— START Stored rows —
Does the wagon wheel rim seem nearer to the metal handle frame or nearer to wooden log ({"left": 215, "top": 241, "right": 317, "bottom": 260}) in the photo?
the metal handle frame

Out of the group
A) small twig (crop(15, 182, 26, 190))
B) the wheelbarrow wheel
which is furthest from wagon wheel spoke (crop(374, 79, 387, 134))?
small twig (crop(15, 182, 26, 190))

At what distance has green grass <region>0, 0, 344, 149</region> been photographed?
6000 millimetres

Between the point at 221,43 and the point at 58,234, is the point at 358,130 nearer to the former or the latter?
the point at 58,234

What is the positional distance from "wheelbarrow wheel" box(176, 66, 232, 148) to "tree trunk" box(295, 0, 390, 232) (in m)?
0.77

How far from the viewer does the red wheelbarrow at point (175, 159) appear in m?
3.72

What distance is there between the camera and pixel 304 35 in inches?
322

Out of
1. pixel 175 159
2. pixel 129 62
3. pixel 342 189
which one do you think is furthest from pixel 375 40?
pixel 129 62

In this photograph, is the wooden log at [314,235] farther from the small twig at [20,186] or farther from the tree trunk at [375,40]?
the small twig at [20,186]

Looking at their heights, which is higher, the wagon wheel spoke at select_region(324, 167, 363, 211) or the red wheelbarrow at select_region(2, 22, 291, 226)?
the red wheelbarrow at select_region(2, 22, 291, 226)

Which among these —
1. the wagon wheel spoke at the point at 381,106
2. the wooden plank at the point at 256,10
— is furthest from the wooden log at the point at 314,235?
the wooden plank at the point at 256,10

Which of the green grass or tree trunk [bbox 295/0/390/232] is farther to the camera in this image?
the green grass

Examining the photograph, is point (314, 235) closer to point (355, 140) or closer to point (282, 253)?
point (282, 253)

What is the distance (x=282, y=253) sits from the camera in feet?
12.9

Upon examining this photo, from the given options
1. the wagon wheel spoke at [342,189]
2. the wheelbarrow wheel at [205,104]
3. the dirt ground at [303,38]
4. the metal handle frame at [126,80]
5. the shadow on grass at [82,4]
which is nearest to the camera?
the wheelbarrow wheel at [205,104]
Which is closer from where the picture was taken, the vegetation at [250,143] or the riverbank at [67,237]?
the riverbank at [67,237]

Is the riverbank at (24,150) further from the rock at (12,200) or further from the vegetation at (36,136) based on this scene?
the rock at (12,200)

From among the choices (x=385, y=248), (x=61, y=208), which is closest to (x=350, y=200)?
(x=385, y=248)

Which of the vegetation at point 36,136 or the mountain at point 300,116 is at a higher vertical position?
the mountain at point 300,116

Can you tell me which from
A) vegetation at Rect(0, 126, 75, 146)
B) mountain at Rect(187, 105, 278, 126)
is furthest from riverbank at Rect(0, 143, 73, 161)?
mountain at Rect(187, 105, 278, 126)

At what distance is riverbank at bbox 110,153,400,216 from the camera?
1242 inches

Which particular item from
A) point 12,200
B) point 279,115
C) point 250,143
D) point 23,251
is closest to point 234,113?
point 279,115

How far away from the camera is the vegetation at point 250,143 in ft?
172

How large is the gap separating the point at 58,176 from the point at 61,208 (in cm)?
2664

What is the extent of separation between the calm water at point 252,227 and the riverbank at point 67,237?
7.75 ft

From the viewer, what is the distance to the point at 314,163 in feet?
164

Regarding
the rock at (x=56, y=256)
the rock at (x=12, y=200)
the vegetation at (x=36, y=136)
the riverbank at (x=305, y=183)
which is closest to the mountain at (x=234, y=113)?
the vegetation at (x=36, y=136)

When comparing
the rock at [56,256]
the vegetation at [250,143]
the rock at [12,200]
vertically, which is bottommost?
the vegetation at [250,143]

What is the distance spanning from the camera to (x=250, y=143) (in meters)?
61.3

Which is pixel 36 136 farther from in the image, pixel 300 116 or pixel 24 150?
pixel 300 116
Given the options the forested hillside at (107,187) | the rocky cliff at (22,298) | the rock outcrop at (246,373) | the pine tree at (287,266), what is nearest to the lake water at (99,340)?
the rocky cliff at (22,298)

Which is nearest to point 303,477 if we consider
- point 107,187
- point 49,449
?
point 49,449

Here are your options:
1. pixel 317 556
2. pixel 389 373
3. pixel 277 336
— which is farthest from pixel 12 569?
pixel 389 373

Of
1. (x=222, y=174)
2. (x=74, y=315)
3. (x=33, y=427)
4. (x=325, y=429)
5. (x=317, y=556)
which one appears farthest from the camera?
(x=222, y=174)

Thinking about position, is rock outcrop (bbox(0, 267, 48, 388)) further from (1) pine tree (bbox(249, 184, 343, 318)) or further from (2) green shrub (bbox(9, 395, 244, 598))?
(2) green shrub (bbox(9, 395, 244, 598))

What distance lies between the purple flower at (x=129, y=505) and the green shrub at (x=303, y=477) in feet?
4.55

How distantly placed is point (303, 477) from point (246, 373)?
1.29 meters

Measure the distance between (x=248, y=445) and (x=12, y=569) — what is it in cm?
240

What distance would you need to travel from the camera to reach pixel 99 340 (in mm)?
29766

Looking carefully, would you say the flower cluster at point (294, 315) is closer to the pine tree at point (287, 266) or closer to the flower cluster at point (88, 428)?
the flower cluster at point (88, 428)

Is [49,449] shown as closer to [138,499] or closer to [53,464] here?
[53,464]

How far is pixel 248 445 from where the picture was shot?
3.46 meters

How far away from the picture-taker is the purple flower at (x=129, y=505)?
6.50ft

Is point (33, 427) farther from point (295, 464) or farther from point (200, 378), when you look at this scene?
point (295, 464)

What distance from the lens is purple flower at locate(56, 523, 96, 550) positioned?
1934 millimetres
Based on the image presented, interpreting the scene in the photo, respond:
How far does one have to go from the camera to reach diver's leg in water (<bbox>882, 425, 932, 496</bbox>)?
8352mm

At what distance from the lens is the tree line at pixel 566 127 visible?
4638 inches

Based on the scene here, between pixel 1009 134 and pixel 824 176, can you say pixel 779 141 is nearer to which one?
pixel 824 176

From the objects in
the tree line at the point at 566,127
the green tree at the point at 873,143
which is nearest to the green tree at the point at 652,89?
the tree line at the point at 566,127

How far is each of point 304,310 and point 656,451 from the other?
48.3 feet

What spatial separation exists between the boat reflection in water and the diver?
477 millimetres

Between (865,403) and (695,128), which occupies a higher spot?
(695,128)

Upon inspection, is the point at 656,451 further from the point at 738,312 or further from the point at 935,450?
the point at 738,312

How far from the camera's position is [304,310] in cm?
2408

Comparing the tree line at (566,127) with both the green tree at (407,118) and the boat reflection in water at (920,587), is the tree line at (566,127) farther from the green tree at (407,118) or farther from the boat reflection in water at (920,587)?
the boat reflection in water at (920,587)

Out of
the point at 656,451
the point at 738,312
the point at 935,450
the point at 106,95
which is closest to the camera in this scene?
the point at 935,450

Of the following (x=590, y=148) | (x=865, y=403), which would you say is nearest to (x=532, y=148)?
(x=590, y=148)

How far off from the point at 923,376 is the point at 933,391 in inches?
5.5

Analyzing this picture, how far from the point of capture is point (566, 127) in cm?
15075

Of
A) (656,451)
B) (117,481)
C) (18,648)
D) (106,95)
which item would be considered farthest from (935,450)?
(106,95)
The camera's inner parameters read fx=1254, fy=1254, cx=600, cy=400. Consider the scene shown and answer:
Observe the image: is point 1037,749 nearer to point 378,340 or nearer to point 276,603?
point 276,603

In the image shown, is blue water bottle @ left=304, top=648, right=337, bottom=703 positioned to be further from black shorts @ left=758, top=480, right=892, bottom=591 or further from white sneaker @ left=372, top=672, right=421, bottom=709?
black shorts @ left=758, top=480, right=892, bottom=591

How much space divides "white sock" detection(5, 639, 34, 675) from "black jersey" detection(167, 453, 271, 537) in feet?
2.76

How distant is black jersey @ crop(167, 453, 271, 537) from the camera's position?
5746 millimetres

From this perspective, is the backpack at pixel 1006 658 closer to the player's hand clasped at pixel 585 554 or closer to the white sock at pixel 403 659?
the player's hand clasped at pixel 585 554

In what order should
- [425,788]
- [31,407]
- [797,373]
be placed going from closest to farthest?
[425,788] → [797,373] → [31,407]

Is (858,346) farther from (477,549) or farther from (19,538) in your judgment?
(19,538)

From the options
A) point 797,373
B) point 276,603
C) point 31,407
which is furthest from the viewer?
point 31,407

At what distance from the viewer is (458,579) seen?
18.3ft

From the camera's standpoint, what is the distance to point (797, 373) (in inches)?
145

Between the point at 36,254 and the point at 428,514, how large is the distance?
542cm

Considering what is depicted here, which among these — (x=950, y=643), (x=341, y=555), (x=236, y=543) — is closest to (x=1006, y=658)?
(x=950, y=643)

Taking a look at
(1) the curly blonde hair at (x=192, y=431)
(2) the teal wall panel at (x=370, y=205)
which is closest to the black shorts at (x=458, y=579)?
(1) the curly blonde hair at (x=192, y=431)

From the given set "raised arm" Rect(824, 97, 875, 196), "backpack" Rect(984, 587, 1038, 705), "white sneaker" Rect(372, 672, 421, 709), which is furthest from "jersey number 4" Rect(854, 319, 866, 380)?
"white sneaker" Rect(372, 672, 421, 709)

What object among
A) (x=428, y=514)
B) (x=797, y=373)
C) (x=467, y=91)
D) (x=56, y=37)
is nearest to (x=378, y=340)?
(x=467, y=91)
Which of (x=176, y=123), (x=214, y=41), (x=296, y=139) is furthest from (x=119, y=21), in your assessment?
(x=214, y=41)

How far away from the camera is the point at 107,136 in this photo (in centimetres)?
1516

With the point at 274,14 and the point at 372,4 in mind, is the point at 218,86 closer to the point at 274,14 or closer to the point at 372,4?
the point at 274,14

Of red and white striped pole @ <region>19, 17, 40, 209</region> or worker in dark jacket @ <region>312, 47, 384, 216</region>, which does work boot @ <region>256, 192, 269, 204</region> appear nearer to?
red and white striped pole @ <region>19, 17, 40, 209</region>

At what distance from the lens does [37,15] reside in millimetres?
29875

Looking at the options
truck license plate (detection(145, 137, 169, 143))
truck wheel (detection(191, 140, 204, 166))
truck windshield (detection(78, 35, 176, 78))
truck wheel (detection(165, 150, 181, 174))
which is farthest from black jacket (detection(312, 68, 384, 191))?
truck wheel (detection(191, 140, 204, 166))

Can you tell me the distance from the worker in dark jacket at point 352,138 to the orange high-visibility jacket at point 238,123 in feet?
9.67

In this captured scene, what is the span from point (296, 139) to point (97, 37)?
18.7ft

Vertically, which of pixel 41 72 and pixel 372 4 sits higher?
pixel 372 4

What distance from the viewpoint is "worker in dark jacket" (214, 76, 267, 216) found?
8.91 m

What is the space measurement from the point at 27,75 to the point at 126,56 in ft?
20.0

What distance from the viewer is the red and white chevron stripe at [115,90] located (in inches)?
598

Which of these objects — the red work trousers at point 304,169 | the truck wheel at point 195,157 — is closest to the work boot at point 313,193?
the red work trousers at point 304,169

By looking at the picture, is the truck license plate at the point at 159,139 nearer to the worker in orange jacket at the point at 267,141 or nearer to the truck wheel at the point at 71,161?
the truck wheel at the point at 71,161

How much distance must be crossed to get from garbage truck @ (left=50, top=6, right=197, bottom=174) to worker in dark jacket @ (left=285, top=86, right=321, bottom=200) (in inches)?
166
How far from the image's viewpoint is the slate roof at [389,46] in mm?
— END Stored rows —
— Problem to work on —
Set down only these lines, exactly: the line containing "Which of these" and each line after it, through the end of the listing.

— Finished exercise —
Which of these objects — the red work trousers at point 304,169 | the truck wheel at point 195,157 — is closest to the work boot at point 313,193?
the red work trousers at point 304,169

By looking at the picture, is the truck license plate at the point at 159,139 nearer to the worker in orange jacket at the point at 267,141 or nearer to the truck wheel at the point at 71,161?
the truck wheel at the point at 71,161

How much distance must be crossed to get from garbage truck @ (left=50, top=6, right=197, bottom=174) to worker in dark jacket @ (left=285, top=86, right=321, bottom=200) (in inches)?
166
How far from the image's viewpoint is the slate roof at [389,46] in mm?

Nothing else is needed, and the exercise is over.